Eine Schar Frauen, die als überflüssig an Land gesetzt worden war, folgte den Schiffen, als sie abfuhren, zog sich von Baum zu Baum am Ufer entlang und schließlich ganz ohne Deckung auf eine Landzunge hinaus, wo sie stehen blieb, bis die Schiffe vorbei waren. Der Wind zerrte an ihren Röcken und ihrem langen Haar.

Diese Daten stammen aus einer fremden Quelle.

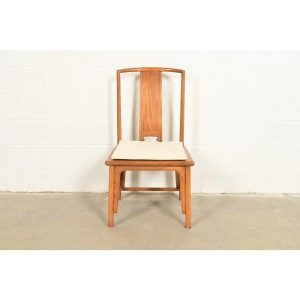 Michael Taylor for Baker Furniture Far East Collection Carved Walnut Side Chair, 1960s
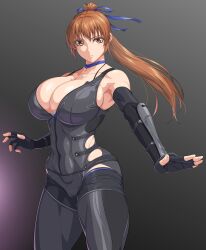  1girl abs alternate_breast_size bare_shoulders black_gloves blue_ribbon bodysuit breasts brown_eyes brown_hair cleavage curvy dead_or_alive dead_or_alive_5 elbow_gloves female_focus fingerless_gloves gloves hair_ribbon highres huge_breasts kasumi_(doa) long_hair looking_at_viewer muscular muscular_female ninja ozaneko ponytail ribbon solo standing thick_thighs thighs wide_hips  rating:Sensitive score:24 user:zombiespacial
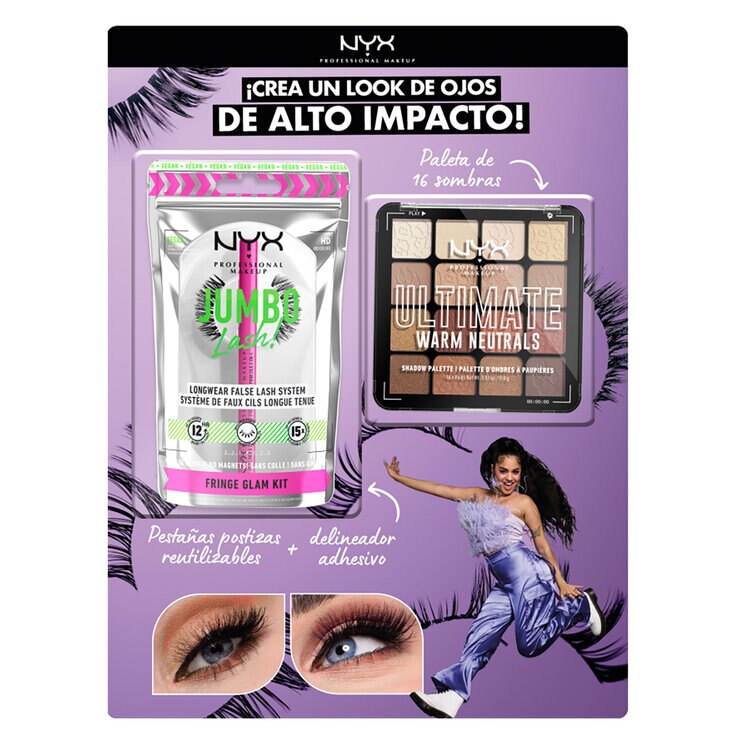 NYX Holidays Pack, Sombras + Pestñas Postizas y Delineador Adhesivo — Imagen 1 de 4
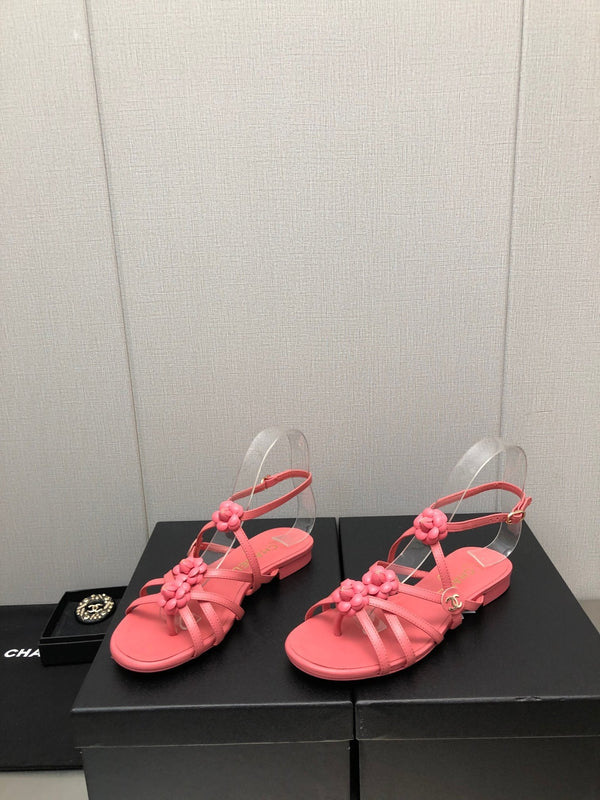 SANDALO BASSO FLOREALE IN PELLE DI AGNELLO ROSA SCURO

Die jungen Stürmer dort draußen aber hatten keine Gedanken mehr für Northumberlands schwerfällige Töchter, die mit den Füßen an dem lehmigen Boden ihrer Heimat klebten und bald vom Nebel verwischt wurden; sie fuhren mit Strom, Ebbe und allen Riemen den Humber hinab, ihnen winkten ja die beschwingten Jungfrauen des Himmelreichs, die unter einem ewig blauen Himmel flogen und Harfe spielten.
Regner Lodbrog stand auf dem Königsschiff mit einem zufälligen Kind auf dem Arm und schaute den Fortziehenden nach, bis der Blick in den hellen, tiefliegenden Augen mit ihnen zu verschwinden schien, unterm Schatten der weißlichen Brauen.